Private Walker was buried with full military honours in the churchyard at Tackley on 26 February 1921, but his details were not passed on to the Commission by the service authority after the war for commemoration. A case was submitted to the service authority in 2007 for adjudication, and the Commission was informed that Private Walker qualified for commemoration under the death-in-service criterion.
The burial register for the churchyard did not record a grave reference for Private Walker’s burial location, and an inspection visit by the Commission failed to locate the grave. The Commission therefore proposed installing a standard war-pattern headstone in a suitable location within the churchyard with a superscription “Buried elsewhere in this churchyard”.
The PCC of St Nicholas’s pointed out that Private Walker died not during the First World War, but as part of the forces involved in the Anglo-Irish war, and, since the church tried to be a model of ecumenism, there were Roman Catholics of Irish descent and even a Roman Catholic priest who were part of the worshipping community. The PCC, therefore, expressed concern that an official memorial to the Anglo-Irish war in the form of a commemoration to an English soldier could be felt as an act of exclusion. The Rector was particularly sensitive to any local concerns in the light of issues raised by memorials to slavers and similar problems of contested heritage.
Chancellor David Hodge QC said that introduction of the proposed memorial would not result in any harm to the setting, the appearance, or the significance of the church as a building of special architectural or historic interest, or of its churchyard.

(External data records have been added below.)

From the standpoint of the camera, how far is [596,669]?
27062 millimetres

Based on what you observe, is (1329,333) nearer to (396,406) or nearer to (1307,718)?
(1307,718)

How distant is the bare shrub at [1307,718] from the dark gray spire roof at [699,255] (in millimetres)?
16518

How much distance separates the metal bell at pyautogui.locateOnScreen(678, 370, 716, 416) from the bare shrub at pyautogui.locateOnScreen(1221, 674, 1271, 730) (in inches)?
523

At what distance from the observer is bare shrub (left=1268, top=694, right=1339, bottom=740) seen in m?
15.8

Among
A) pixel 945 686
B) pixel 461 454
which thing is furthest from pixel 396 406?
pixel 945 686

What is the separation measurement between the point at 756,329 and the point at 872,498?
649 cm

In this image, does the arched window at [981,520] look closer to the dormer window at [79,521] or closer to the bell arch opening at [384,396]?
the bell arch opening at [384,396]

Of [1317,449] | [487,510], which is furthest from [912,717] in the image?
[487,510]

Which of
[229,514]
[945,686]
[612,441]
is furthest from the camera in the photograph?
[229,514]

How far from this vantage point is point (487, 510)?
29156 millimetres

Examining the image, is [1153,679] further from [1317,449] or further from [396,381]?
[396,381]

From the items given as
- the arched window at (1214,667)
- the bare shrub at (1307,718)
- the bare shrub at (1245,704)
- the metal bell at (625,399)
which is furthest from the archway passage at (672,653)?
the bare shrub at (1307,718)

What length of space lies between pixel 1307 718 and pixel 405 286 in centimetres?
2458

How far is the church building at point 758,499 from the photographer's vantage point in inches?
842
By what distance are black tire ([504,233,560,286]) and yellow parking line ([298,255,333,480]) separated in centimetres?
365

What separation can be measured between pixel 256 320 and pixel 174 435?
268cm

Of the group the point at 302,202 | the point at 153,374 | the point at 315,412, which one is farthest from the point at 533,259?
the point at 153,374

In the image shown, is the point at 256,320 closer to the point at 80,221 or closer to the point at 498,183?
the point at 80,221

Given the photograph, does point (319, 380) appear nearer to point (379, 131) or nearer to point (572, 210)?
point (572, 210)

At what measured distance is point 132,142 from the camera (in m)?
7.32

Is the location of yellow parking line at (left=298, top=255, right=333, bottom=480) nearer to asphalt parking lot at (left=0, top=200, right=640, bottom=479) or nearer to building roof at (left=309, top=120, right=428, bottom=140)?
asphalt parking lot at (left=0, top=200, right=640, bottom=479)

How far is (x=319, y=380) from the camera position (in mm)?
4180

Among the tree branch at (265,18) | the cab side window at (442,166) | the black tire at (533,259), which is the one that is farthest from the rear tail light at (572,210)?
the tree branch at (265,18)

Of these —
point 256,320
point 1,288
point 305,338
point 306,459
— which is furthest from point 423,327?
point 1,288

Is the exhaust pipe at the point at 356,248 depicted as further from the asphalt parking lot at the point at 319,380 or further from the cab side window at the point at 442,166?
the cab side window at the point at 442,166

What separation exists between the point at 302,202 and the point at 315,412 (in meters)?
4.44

He was satisfied that the Commission had shown a sufficiently good reason to introduce the proposed memorial to Private Walker into the churchyard, even though the location of his grave was not known, so that the memorial could not be introduced at the place where his body was buried.
He was laid to rest in the churchyard, and it was “fitting that he should be remembered . . . for posterity”. It was no fault of Private Walker that the church records failed to record the precise location of his burial; but members of the public viewing the memorial would not be misled about his being buried in that place because of the words at the top, which clearly indicated that he was buried elsewhere in the churchyard.
The Chancellor was also “entirely satisfied” that there was “no good reason in terms of pastoral and other considerations and sensitivities relevant to the role of the Church of England in general, and the church of St Nicholas in particular, as a compassionate, caring, welcoming, inclusive, and diverse religious institution, which might militate against the introduction of the Commonwealth War Graves memorial to Private Walker”.
It “could not possibly offend any open-minded and right-thinking member of the church congregation or the local community, or any visitor to the churchyard, whatever their nationality or any religious faith”, the Chancellor said.
The wording of the proposed memorial contained no mention of Ireland. It stated “5374675 Private W.S. Walker. Oxford & Bucks Light Inf. 22 February 1921 aged 24. In Proud Memory of a very brave husband and father”.
A war-grave memorial commemorated an individual, and not the conflict in which the soldier served and died. There was, the Chancellor said, “an unhappy dissonance in receiving the body of a dead service-man or -woman for burial in a churchyard, yet refusing to commemorate them so as to inform posterity and comfort those whom they had left behind”.
The faculty was granted for a memorial to be installed next to the only other war-grave memorial within the churchyard, but further away from the door to the church, in accordance with the wishes of the PCC.